Investment Highlights

  • We maintain our BUY call on Allianz Malaysia (Allianz) with unchanged fair value of RM17.70/share derived from SOP valuation. No changes to our earnings estimates.
  • The stock remains deeply undervalued based on a P/BV of 0.5x for FY22.
  • The group recorded a lower core net profit of RM152mil (+16.2% QoQ) in 3Q21. This was attributable to a decline in net earned premium (NEP) and lower fair value gains of RM29mil in 3Q21 vs. RM49mil in 2Q21. Yield movements for the 10-year MGS climbed by 10bps QoQ to 3.5% in 3Q21. This has resulted in fair value losses on investments for its life business under ALIM.
  • Cumulatively, the group reported a 9M21 core net profit of RM439mil (+16.6% YoY) after stripping out provisions for potential claims from beneficiaries of deceased policyholders based on the listing by the National Registration Department totalling RM62mil (1Q21: RM54mil, 2Q21: RM8mil and 3Q21: Nil). For 9M21 core earnings, we have also excluded the conservative provisions taken for Covid mortality of RM89mil in total (1Q21: Nil, 2Q21: RM40mil and 3Q21: RM49mil).
  • 9M21 core earnings were within our expectations, making up 76.6% of our estimate. Meanwhile, it exceeded consensus projection making up 89.0% of street forecast.
  • Group operating revenue grew by 7.7% YoY for 9M21 supported by higher gross earned premium (GEP) and investment income. Allianz’s 9M21 combined ratio improved to 95.0% vs. 98.4% in 9M20, underpinned largely by lower commission and claims ratios. 9M21 saw the decline in the group’s claims ratio to 67.4%.
  • Its gross written premiums (GWP) growth slowed down in 3Q21. We believe this was due to the lockdowns imposed to manage the new wave of Covid-19. Selling activities of its general and life insurance business were impacted in the quarter. Allianz’s GWP growth slipped to 4.3% YoY for 9M21 compared to 8.6% YoY for 6M21.

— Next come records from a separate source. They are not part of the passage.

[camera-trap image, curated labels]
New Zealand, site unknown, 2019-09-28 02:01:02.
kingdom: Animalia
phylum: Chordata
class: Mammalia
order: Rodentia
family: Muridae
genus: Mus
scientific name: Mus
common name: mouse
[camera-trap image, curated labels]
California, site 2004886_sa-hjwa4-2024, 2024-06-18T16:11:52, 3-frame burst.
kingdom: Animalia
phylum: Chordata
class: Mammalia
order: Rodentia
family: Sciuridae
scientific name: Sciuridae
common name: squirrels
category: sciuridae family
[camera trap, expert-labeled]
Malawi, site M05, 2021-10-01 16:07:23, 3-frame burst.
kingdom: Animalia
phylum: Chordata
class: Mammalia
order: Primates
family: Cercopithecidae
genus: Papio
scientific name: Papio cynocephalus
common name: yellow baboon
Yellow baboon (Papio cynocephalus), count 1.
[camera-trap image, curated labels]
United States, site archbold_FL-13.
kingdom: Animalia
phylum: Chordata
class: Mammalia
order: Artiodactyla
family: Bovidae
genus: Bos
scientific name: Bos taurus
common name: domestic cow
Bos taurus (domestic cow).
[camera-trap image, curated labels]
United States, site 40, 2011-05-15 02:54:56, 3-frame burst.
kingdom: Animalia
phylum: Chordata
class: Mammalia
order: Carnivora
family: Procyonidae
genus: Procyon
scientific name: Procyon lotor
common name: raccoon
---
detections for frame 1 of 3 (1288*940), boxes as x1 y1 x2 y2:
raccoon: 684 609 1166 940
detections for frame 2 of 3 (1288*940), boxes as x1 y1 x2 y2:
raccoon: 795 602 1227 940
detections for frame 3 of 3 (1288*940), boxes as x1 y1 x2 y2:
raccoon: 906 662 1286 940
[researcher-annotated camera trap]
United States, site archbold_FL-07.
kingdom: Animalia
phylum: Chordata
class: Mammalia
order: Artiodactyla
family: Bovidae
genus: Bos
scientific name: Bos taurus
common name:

  • For 9M21, the general insurance business under AGIC’s GWP contracted by 0.6% YoY attributed to the slowdown in motor insurance. It was slightly below the domestic general insurance industry’s 1.1% YoY growth. Meanwhile, its agency and franchise channels contributed 57.9% and 28.0% of the GWP respectively. Contribution to AGIC’s GWP from its partnership with Pos Malaysia was 6.5% for 9M21 (9M20: 7.4%). Market share for the general insurance business remained robust at 13.1%.
  • AGIC posted a stronger PBT (after consolidation adjustment) of RM322.7mil (+7.0% YoY) underpinned by higher net earned premium (+7.0% YoY) partially offset by higher net claims and management expenses. Underwriting profit for the general insurance business rose by 22.3% YoY for 9M21. AGIC recorded an improved combined ratio of 88.2% for 9M21, supported by lower commission and expense ratios. Motor claims ratio at 51.5% remained lower than the industry’s 54.2%.
  • Meanwhile, PBT of the life insurance business under ALIM of RM132.4mil declined by 47.9% YoY for 9M21 largely due to fair of value losses on investments from higher interest rates. Its 9M21 GWP grew by 8.2% YoY supported by recurring premiums (+12.2% YoY). Meanwhile, growth of GWP for single premiums decreased by 7.8% YoY.
  • Annualized new business premium (ANP) for life business grew by 32.6% YoY for 9M21, contributed in part by the lower base in 2020. It surpassed the life insurance industry’s 14.5% YoY growth. This was supported by growth in premiums from the agency (+33.0% YoY), bancassurance (+39.0% YoY) and employee benefits channels. By product, investment-linked ANP expanded by 42.2% YoY. Market share for life business rose moderately to 9.2% in 3Q21 vs. 9.0% in 2Q21.
  • New business value for its life business expanded 28.1% YoY to RM212.5mil for 9M21. ANP growth for life business is envisaged to gradually increase the embedded value of ALIM. The easing of mobility restrictions and reopening of economy are poised to improve the group’s premium growth in 4Q21. This is in view of the lesser challenge for selling activities after lockdown measures have been eased.